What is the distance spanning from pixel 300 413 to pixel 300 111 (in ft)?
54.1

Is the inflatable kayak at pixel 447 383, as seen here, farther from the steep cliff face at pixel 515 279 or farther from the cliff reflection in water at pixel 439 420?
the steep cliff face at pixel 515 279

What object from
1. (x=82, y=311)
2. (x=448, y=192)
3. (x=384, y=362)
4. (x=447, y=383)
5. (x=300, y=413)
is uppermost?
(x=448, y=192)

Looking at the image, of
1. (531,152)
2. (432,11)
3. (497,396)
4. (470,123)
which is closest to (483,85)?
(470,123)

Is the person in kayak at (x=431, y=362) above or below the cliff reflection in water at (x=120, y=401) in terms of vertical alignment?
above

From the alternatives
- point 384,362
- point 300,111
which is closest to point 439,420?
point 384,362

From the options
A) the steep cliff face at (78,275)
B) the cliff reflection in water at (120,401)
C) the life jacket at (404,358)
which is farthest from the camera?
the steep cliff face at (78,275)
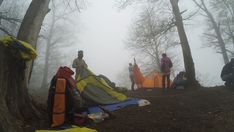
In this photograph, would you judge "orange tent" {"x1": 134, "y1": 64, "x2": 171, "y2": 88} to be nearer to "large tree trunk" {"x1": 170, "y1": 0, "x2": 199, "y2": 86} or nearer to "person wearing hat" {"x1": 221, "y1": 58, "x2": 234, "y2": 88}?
"large tree trunk" {"x1": 170, "y1": 0, "x2": 199, "y2": 86}

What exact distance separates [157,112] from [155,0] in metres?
8.86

_PROBLEM STATEMENT:_ Copy the lines from the one with "Looking at the image, of" through the end of the lines, leaving out the pictures.

_ANSWER:_
Looking at the image, of
1. (531,152)
2. (432,11)
3. (497,396)
4. (470,123)
which is closest to (483,85)?
(470,123)

Is the person in kayak at (x=431, y=362) above or below the cliff reflection in water at (x=120, y=401) in terms of vertical alignment?
above

From the alternatives
- point 384,362
- point 300,111
which is closest to point 439,420?
point 384,362

From the options
A) the steep cliff face at (78,275)
B) the cliff reflection in water at (120,401)
C) the life jacket at (404,358)
which is farthest from the camera?
the steep cliff face at (78,275)
In this photograph, would you judge "orange tent" {"x1": 134, "y1": 64, "x2": 171, "y2": 88} to be nearer to "large tree trunk" {"x1": 170, "y1": 0, "x2": 199, "y2": 86} or nearer to "person wearing hat" {"x1": 221, "y1": 58, "x2": 234, "y2": 88}?
"large tree trunk" {"x1": 170, "y1": 0, "x2": 199, "y2": 86}

What exact distance separates [157,112] from [155,0] in metres?
8.86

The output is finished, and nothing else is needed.